Climate Change and the Fate of a Million Kids
If you had to pick ground zero for climate change, you might pick the Sahel, the grasslands between the Sahara in the north and African tropical rainforests in the south. The region is immensely fertile—when it isn't being slammed by recurrent droughts and floods. Many human lives are suspended in a fragile balance with the volatile climate of this region.
posted by the man of twists and turns at 9:55 AM on August 14, 2012


US Drought and Climate Change
“In any single event, it’s hard to really know if you’re just seeing a natural variation or climate change,” cautioned climatologist Chris Funk of the University of California, Santa Barbara. With that caveat, Funk said when asked if human activity exacerbated the drought, “Tentatively, the answer is yes. To some extent, it is.”
posted by the man of twists and turns at 1:56 PM on August 14, 2012






Extreme Weather
But natural cycles can’t by themselves explain the recent streak of record-breaking disasters. Something else is happening too: The Earth is steadily getting warmer, with significantly more moisture in the atmosphere. Decades of observations from the summit of Mauna Loa in Hawaii, as well as from thousands of other weather stations, satellites, ships, buoys, deep-ocean probes, and balloons, show that a long-term buildup of greenhouse gases in the atmosphere is trapping heat and warming up the land, oceans, and atmosphere. Although some places, notably the Arctic, are warming faster than others, the average surface temperature worldwide has risen nearly one degree Fahrenheit in the past four decades. In 2010 it reached 58.12°F, tying the record set in 2005.
posted by the man of twists and turns at 5:10 AM on August 16, 2012


US biofuel production should be suspended, UN says

The United Nations (UN) food agency has called on the United States to suspend its production of biofuel ethanol.

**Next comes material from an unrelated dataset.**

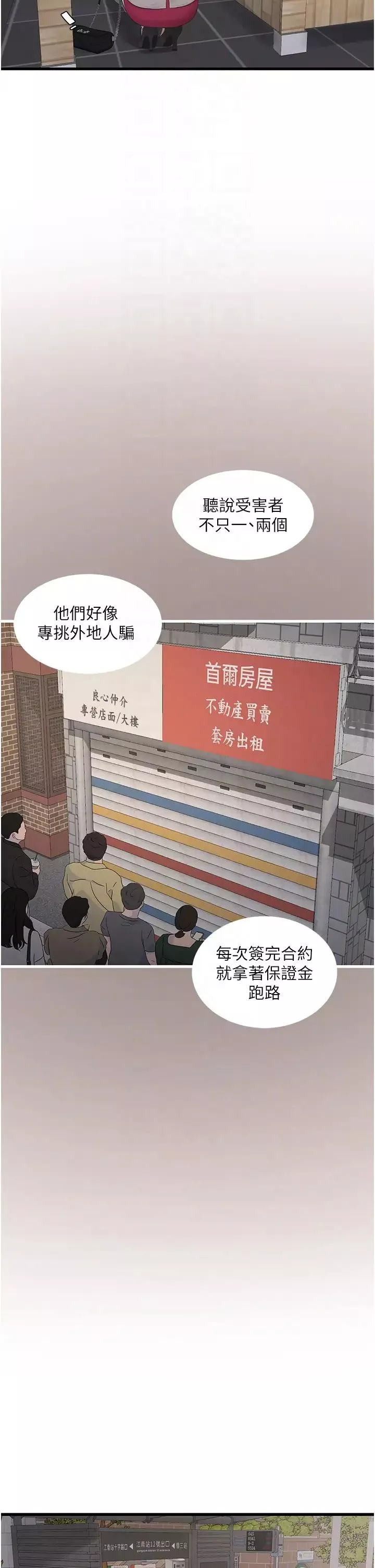 水电工日誌-第42話-無從釋放的深層慾望 - 图片 14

Under US law, 40% of the corn harvest must be used to make biofuel, a quota which the UN says could contribute to a food crisis around the world.

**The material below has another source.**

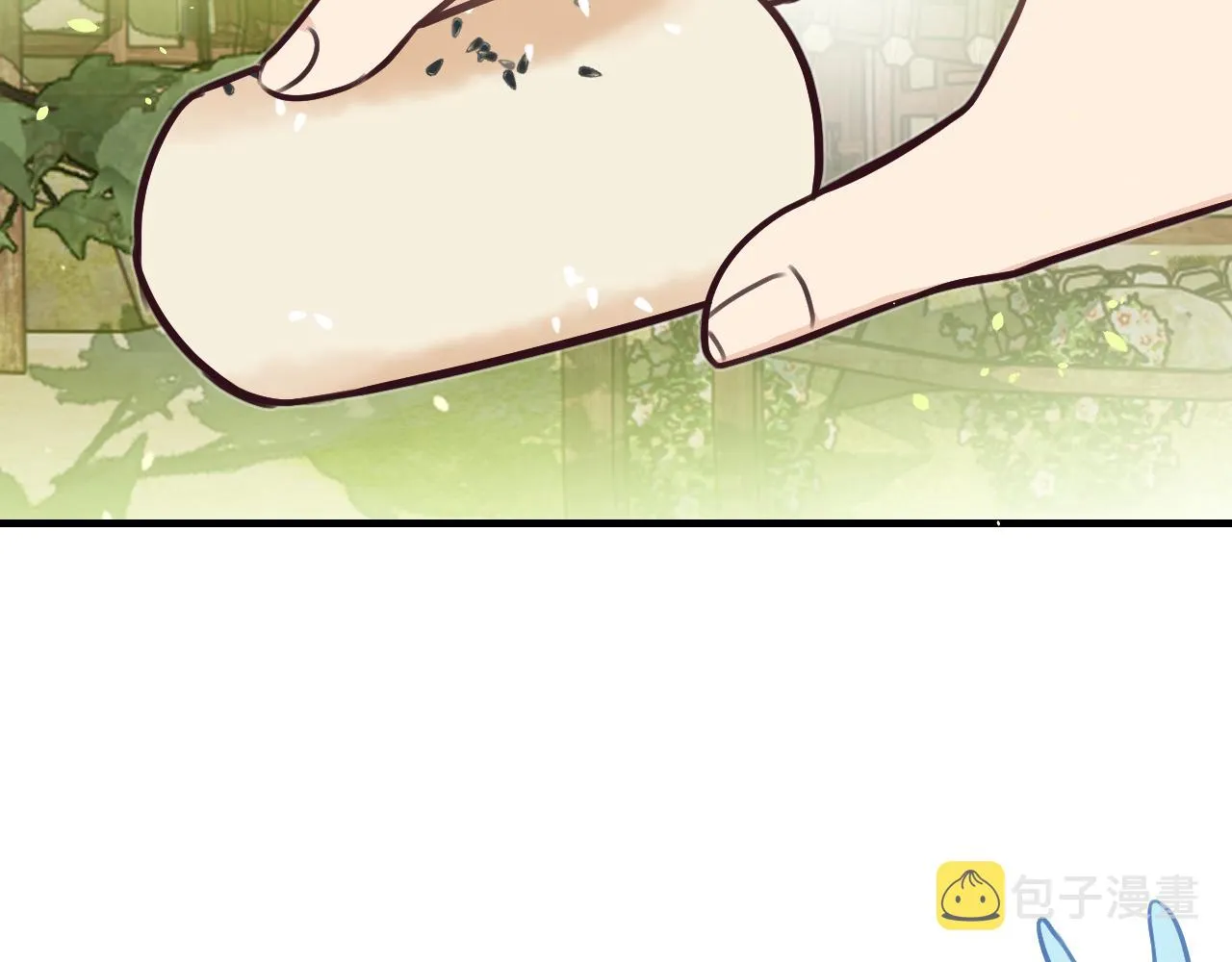 第98话 白鹿是少族长 第135页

A drought and heatwave across the US has destroyed much of the country's corn crop, driving up prices.

The US argues that producing much of its own fuel, rather than importing it, is good for the country.

posted by infini at 11:10 AM on August 16, 2012 [1 favorite]






Drought now visible from space: Wired compares NASA satellite photos of Tunica, MS, from last year's flood to this year's drought. And informs us:
"Officials from the Army Corps of Engineers say that the low water levels — and attending barge traffic jams, closed ports, and closed river sections — will continue until October. The direct costs are staggering: NASA explains that a loss of just one inch of draft can require a ship to run with 17 tons less cargo. A major drought in 1988, one that set the record for water level at minus 10.7 feet, brought an estimated $1 billion in losses to the barge industry that year."